▶ _Material to process_
_ _ _ _ _
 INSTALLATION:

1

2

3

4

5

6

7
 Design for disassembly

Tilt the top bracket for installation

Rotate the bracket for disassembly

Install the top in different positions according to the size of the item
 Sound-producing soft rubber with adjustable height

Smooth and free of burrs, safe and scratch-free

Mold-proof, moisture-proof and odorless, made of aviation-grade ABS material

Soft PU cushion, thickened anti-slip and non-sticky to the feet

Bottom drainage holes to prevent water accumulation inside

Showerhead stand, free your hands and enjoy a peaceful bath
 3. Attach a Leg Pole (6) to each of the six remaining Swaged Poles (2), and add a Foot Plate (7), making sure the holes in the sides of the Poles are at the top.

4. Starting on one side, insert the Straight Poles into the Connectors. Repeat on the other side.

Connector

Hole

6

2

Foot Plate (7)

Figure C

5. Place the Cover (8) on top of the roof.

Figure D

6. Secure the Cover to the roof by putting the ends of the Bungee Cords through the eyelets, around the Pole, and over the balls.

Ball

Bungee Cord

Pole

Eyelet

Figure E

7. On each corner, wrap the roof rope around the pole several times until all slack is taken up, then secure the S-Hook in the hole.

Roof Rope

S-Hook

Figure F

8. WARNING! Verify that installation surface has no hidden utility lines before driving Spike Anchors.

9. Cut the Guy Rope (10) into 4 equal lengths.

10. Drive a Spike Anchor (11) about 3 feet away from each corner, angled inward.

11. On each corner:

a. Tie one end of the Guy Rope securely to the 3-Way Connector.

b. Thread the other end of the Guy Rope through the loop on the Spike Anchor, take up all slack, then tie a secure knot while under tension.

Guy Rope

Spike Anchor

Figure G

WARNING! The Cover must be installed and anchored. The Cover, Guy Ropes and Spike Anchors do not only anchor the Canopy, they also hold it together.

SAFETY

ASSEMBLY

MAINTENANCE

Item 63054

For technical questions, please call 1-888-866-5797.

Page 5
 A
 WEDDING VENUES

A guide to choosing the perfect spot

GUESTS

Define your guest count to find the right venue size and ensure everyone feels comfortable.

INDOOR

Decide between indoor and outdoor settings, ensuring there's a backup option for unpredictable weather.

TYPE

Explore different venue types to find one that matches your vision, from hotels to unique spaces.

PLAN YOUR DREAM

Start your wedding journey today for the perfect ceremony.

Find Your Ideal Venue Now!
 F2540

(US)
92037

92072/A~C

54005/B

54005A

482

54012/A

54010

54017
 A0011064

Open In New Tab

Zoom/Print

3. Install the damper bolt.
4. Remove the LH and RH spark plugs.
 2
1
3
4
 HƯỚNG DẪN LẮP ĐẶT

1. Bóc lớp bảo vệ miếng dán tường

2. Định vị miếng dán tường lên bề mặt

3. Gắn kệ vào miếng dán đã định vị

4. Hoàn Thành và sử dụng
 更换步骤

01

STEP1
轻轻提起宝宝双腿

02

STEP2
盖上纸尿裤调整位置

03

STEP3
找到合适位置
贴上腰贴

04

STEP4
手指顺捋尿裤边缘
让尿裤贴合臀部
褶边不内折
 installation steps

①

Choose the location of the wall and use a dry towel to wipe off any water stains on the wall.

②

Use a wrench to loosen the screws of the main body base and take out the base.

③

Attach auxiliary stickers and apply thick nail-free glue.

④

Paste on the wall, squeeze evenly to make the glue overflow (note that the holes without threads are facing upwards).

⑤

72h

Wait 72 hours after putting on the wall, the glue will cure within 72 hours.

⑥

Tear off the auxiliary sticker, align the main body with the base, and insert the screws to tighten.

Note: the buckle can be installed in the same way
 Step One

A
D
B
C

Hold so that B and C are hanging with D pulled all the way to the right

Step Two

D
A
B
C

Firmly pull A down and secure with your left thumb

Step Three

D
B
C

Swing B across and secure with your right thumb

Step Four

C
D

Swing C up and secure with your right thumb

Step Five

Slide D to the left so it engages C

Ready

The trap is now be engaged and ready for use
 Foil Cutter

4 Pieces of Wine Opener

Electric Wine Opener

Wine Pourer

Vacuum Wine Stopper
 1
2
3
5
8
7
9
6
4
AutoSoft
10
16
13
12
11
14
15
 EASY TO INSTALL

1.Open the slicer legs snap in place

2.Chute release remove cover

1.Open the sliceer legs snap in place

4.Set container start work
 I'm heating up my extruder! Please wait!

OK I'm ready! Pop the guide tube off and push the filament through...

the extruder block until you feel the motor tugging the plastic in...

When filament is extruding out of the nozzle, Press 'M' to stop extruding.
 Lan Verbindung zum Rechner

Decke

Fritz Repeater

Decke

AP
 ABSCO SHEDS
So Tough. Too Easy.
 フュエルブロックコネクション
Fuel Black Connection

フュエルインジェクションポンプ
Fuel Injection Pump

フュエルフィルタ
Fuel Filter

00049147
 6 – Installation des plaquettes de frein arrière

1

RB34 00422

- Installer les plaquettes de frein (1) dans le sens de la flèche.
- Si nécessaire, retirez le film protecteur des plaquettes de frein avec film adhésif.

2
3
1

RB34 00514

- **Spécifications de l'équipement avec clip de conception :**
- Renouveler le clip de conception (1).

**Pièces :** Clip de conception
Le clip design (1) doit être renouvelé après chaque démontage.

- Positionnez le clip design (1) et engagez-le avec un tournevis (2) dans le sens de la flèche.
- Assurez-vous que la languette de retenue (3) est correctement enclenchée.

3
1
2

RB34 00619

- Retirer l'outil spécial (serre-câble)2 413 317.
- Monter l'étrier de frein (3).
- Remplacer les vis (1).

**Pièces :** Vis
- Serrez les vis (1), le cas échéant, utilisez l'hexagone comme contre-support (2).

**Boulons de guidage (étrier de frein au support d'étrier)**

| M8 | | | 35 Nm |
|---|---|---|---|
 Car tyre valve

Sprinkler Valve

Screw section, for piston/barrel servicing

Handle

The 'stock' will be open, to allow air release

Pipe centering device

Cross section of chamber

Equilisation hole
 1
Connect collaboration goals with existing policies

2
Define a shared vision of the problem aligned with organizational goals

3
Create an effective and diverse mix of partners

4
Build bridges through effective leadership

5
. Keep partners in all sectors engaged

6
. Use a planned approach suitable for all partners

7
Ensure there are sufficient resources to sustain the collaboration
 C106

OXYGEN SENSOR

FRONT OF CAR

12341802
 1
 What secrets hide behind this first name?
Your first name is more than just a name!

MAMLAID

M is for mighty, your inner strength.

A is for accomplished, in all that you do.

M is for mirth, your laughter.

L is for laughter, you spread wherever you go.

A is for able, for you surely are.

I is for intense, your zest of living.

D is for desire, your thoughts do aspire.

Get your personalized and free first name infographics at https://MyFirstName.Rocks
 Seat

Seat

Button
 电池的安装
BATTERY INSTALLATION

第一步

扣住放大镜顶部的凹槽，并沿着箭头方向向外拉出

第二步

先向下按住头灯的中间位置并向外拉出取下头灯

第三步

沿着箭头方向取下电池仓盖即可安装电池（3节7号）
_ _ _ _ _
▶ _Exercise objective_
For this exercise, copy every line of the data that holds "other".

▶ _Problem solution_
4. Starting on one side, insert the Straight Poles into the Connectors. Repeat on the other side.
b. Thread the other end of the Guy Rope through the loop on the Spike Anchor, take up all slack, then tie a secure knot while under tension.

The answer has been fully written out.